Decreasing Criminal Perception of Anticipated Benefits
There is a pertinent question that arises from this point. If there is a failure in the part of the IS domain to decrease the perceived rewards against increased anticipated costs, leading to the failure to decrease perceived net benefits of electronic crime, what then needs to be done to lower the would-be criminal perception of anticipated benefits? (Beebe & Rao, 2015). The framework offers an initial framework where such strategies that decrease benefits are developed. The three basic categories here include assumption, deception, and experience.
Under the deception category, the criminal’s perception of the anticipated rewards is affected artificially, such that there is no change in the anticipated rewards. Still, there is the deception of the criminal to think that such change exists. The implementation of the strategy can be deceptive claims on the implementation of security strategy on notice banners, news releases, or corporate websites (Beebe & Rao, 2015). However, there are some limits to such activities given the ethical implication of the misleading element in it to the customers and clients. There are other deception techniques, which may include the use of decoy systems and embedding false data within legitimate data. Only legitimate users are given a chance to distinguish between the actual data and false data (Finn & Stalans, 2016).

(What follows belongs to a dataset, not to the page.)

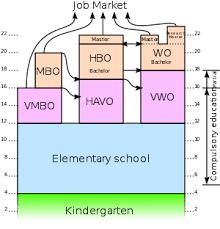 German Education System Chart Education In The Netherlands Wikipedia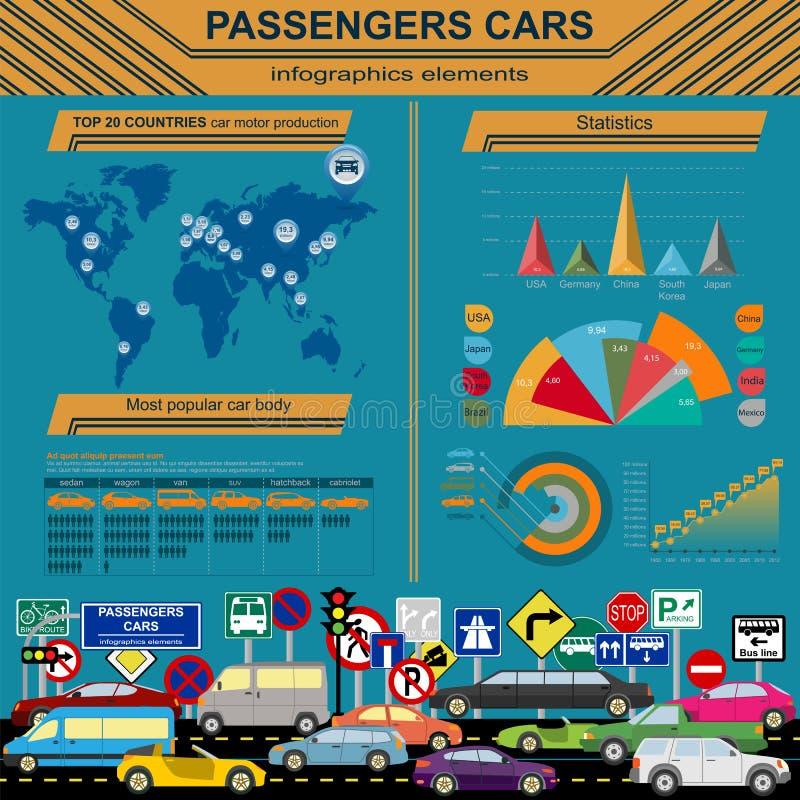 Passenger car, transportation infographics. Vector illustration stock illustration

Under the assumption category, the criminal assumes that there is an improvement in security measures through various strategies, but do not have the evidence, or is not sure if there is any improvement in a particular instance (Beebe & Rao, 2015). Their supposition depends on guessing made by them considering outside information, such as profound changes in the business and security affirmations. The objective association acquires accepted degrees of security known to be commonplace among counterparts. The association might be common—this does not apply to the criminal’s discernment (Beebe & Rao, 2015). Encouraging such suspicions can be accomplished through news discharges concerning industry-wide security rules, corporate security confirmations, the turn of events and wide-spread reception of remuneration decreasing advances by industry driving security sellers, and general improvement after some time in selection levels of remuneration lessening security techniques (Raymen, 2016). All of these will probably impact an eventual criminal to expect their objective to utilize certain security procedures that diminish foreseen benefits.